Credit Recovery: Everything You Need to Know

This is a method through which students who have failed an in-person class can remediate by taking the class’s online equivalent, so they stay on track for graduation. It was launched approximately a decade back. Online credit recovery is now widely used, with several school districts recording higher rates of graduation and corporations vying to sell their online courses to districts all over the country.  

One issue plaguing credit recovery is the fact that the quality of courses is not the same across the board. Many times, it doesn’t feature intense material and is often considered by critics to be poorer alternatives to regular in-person classes. Because schools want to witness soaring graduation rates, the weakest students in a class (those who more often than not require more explanation of materials & concepts by their instructors) are given these online courses and asked to interact with them on their own, in front of computer screens. 
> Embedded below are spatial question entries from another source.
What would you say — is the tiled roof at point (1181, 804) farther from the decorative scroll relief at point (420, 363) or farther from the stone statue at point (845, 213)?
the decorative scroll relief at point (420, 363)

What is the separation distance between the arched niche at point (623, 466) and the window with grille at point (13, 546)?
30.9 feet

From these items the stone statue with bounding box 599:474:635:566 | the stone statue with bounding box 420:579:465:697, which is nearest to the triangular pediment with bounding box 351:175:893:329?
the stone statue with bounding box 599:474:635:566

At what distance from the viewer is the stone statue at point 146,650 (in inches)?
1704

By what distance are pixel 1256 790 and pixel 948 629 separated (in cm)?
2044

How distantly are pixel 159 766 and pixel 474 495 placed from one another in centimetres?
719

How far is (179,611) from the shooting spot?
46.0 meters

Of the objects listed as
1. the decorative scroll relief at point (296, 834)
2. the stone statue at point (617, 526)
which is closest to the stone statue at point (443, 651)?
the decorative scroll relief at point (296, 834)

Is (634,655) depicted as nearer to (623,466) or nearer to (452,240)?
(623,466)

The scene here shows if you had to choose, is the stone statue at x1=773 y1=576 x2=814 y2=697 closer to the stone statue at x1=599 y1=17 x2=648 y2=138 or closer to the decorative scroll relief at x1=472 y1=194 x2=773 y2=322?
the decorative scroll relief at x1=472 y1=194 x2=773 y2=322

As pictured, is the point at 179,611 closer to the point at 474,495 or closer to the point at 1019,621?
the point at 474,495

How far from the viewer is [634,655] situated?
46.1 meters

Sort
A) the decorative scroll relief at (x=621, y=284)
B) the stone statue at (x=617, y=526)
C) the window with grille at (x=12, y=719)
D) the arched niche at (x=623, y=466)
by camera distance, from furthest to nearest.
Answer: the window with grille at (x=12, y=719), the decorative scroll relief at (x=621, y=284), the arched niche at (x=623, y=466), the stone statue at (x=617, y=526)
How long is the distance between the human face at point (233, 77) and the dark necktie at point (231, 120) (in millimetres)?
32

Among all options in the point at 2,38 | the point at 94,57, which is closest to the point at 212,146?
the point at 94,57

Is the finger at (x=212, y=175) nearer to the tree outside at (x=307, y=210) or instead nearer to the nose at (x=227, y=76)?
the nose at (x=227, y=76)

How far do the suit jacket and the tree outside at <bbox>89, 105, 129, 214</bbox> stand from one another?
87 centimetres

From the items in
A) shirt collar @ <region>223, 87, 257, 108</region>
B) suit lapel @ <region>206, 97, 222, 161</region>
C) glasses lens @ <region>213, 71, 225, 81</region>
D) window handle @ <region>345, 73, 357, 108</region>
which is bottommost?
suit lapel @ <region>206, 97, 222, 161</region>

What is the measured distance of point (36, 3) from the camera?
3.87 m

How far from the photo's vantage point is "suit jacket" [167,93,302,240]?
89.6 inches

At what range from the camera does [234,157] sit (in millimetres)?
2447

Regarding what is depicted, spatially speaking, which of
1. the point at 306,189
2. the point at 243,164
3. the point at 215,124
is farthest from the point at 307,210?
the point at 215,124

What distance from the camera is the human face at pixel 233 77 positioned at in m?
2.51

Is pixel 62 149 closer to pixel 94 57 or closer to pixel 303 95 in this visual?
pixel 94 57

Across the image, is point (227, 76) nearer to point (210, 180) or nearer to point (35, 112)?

An alarming review published by the Atlanta Journal-Constitution in Georgia discovered that a meager 10% of students who pass their online credit recovery classes were able to show sufficient aptitude in related areas on standardized tests organized by the state. Hence, while credit recovery has proven to increase graduation rates, its effect on students’ career readiness and their overall learning process is particularly questionable. 

The review of credit recovery isn’t all bad: when they are competency-based, and students have to demonstrate a crucial understanding of the relevant subject matter before they can move to the next level, these programs are helpful. It is logical that since these programs are hinged on mastery as opposed to simply completing the course, they are an excellent method of delivering credit recovery programs.